[EXERCISE]:
Pick out every line in the items below that contains the word "branch", and copy each of those lines in full.

[SUPPLIED INFORMATION]:
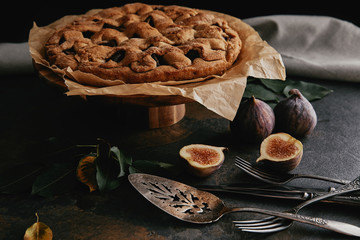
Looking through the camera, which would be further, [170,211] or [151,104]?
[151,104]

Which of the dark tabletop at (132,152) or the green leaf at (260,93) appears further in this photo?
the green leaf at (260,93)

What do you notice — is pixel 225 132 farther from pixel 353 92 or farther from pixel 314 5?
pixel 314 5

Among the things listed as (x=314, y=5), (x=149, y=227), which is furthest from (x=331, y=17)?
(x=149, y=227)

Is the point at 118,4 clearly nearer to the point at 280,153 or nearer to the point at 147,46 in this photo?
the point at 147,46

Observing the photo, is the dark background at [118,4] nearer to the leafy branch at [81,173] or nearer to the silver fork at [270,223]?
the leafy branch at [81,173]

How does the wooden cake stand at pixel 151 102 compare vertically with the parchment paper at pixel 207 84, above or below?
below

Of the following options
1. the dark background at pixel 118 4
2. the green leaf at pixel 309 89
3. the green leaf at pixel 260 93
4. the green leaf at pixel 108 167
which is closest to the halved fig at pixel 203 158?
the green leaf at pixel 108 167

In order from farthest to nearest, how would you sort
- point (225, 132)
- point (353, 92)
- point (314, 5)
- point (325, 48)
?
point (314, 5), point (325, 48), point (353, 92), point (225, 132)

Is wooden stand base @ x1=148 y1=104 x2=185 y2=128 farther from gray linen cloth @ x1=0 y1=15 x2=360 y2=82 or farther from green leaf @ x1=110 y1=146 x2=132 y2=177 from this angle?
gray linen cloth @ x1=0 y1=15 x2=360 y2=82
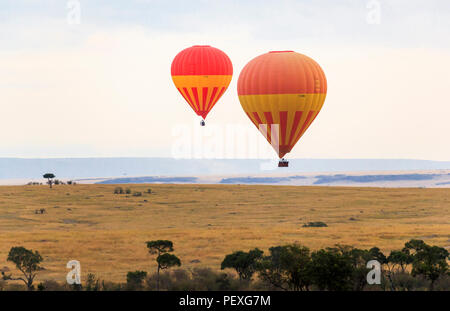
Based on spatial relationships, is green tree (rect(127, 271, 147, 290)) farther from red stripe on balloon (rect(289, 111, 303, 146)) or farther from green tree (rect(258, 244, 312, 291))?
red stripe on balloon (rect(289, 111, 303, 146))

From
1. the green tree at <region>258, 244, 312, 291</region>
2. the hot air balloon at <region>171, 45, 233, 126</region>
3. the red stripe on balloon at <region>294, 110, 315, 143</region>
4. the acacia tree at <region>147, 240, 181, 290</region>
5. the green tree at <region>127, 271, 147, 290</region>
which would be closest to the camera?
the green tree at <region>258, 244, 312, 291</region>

...

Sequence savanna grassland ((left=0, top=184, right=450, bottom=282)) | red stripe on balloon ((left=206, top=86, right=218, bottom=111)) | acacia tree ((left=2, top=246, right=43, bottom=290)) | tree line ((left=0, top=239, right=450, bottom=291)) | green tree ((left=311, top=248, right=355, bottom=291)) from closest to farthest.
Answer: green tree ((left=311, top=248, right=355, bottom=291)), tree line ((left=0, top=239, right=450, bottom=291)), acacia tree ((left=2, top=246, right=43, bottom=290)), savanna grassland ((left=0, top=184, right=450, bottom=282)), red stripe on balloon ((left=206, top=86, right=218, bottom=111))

[CORRECT RESULT]:
Observing the photo, is the dark background at [118,4] nearer to the leafy branch at [81,173] or nearer to the silver fork at [270,223]?
the leafy branch at [81,173]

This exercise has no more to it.